Keeping every word intact, reproduce all of the records.

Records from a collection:

▬▬▬

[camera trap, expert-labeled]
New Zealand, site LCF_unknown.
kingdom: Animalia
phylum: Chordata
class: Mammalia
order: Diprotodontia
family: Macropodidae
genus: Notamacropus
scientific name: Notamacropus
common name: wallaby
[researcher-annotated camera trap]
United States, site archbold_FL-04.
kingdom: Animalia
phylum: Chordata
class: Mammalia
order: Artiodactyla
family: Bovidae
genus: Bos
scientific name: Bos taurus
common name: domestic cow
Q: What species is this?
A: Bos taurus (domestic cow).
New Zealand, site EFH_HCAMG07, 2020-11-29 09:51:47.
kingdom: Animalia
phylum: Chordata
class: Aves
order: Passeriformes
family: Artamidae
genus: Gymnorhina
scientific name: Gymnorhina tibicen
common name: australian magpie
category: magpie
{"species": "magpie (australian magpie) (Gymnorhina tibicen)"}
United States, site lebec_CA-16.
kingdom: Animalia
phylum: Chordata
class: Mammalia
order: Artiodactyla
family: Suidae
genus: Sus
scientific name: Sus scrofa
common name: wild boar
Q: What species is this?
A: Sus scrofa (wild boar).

▬▬▬

_RESULT BELOW:_
[camera trap, expert-labeled]
New Zealand, site LCF_unknown.
kingdom: Animalia
phylum: Chordata
class: Mammalia
order: Diprotodontia
family: Macropodidae
genus: Notamacropus
scientific name: Notamacropus
common name: wallaby
[researcher-annotated camera trap]
United States, site archbold_FL-04.
kingdom: Animalia
phylum: Chordata
class: Mammalia
order: Artiodactyla
family: Bovidae
genus: Bos
scientific name: Bos taurus
common name: domestic cow
Q: What species is this?
A: Bos taurus (domestic cow).
New Zealand, site EFH_HCAMG07, 2020-11-29 09:51:47.
kingdom: Animalia
phylum: Chordata
class: Aves
order: Passeriformes
family: Artamidae
genus: Gymnorhina
scientific name: Gymnorhina tibicen
common name: australian magpie
category: magpie
{"species": "magpie (australian magpie) (Gymnorhina tibicen)"}
United States, site lebec_CA-16.
kingdom: Animalia
phylum: Chordata
class: Mammalia
order: Artiodactyla
family: Suidae
genus: Sus
scientific name: Sus scrofa
common name: wild boar
Q: What species is this?
A: Sus scrofa (wild boar).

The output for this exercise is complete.